And then the police car pulled up.


I would have to guess that on any other day, this kind officer would have carried out his duties without molestation. But the children were already emboldened by their celebration-of-power dance, and they swarmed the vehicle without a moment's hesitation like sand fleas. He wasn't going anywhere even if he wanted to. Then, congruous with the incongruous events of the day, he suddenly opened up all of the car doors and let the children stream though. Touching this, touching that... "Just not *that* button or we'll have the whole squad here in seconds..." He even let them turn on the siren -- for a second or two. He showed them the handcuffs, he answered their little peeping questions... It was like watching a lion roll over to let twenty little cubs crawl all over his belly. I couldn't help but to laugh. 


No intimidation, no apprehension, no stiff respecting-at-a-distance of these figures and symbols of power and authority. While part of me was laughing, another part was in awe. How wonderful, I thought, to embrace our world with this kind of natural curiosity and joy. It is as though they do not recognize the separations, the barriers between what belongs to me and what doesn't. By right of my innocence, their actions say, this wondrous thing belongs to me and I celebrate it. By right of my curiosity, this police car, and this police officer, belong to me, and I can reach out and touch, and ask, and dialog with this new thing I just discovered as part of my world, part of me. And by following this innocent boldness, the children will have a different understanding of what these things are and do and mean for our society -- different from the stories spun from the television and movie industries. Their understanding will come from direct experience and direct inquiry, rooted in the freedom of their receptivity.

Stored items

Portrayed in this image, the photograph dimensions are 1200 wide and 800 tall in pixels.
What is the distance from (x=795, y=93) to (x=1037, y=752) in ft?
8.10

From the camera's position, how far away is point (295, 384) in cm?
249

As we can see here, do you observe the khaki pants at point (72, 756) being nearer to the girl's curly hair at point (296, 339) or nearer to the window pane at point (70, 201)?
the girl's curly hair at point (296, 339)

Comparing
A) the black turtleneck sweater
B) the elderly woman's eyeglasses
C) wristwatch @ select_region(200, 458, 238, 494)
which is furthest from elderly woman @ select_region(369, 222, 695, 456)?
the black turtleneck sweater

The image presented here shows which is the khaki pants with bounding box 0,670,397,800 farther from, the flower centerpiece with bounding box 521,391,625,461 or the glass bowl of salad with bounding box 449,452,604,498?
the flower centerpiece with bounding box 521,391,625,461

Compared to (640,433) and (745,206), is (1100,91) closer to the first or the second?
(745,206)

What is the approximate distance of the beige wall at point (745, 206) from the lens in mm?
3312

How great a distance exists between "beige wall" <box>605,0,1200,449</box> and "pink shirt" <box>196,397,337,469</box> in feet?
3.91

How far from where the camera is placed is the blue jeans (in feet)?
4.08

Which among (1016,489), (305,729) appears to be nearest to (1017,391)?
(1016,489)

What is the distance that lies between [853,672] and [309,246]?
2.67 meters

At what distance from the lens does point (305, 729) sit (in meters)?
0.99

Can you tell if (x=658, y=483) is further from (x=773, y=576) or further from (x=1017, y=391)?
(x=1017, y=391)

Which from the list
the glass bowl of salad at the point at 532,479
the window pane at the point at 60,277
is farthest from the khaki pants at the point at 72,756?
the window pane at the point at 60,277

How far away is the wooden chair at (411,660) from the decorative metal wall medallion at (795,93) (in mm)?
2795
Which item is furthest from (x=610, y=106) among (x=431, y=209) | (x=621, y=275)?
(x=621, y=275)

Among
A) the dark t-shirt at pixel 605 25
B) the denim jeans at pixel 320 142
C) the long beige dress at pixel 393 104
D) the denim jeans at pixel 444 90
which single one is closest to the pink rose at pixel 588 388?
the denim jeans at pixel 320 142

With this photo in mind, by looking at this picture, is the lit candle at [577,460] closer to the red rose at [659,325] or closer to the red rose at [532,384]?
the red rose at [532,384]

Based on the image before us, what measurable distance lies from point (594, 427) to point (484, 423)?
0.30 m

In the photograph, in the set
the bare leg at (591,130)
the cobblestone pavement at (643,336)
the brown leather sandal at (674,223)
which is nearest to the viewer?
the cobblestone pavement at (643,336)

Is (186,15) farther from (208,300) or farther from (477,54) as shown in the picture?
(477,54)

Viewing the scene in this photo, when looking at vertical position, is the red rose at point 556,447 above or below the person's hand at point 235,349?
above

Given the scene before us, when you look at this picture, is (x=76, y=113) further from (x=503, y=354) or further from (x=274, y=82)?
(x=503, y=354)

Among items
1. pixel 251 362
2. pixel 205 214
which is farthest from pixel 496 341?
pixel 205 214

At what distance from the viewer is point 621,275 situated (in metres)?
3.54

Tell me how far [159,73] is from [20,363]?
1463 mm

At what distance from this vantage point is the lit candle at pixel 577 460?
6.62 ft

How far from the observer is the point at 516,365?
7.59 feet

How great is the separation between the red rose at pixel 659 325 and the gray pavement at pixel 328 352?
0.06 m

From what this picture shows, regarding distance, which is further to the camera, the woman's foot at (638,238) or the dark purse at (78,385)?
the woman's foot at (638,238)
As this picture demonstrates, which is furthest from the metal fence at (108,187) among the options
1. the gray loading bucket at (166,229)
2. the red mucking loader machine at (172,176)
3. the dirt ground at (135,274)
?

■ WHAT YOU WILL DO
1. Summarize the passage about the children and the police car in two sentences.
2. Write the next part of the passage about the children and the police car, picking up after its last sentence.
The records have nothing to do with this.

■ RESULTS OF THE TASKS
1. When a police car pulled up, the children swarmed it, and the officer opened its doors, let them touch things and sound the siren briefly, showed them the handcuffs and answered their questions. The narrator laughed but was also in awe of their curiosity and lack of intimidation, which lets them treat the car and the officer as part of their world and will give them an understanding drawn from direct experience rather than from television and movies.

2.
This situation was not incongruous because these are highly technological and outwardly-authoritative things and our children's education rests its foundation in the natural world and  the development of their own inner authority. It was incongruous, to me, because we don't normally see this kind of joyful embracing of the unknown, or of Authority in our culture. Seeing our children respond in this way, and knowing that this is the kind of spirit that we are nurturing in them throughout their Sanderling education, gives me a glimpse of a more beautiful world. Not so different outwardly. But different in how we, as souls, can receive our impressions of this tremendous, incongruous world, and how we can respond to them. A world with the same technology, and with the same authority structures, perhaps. But with much, much more laughter.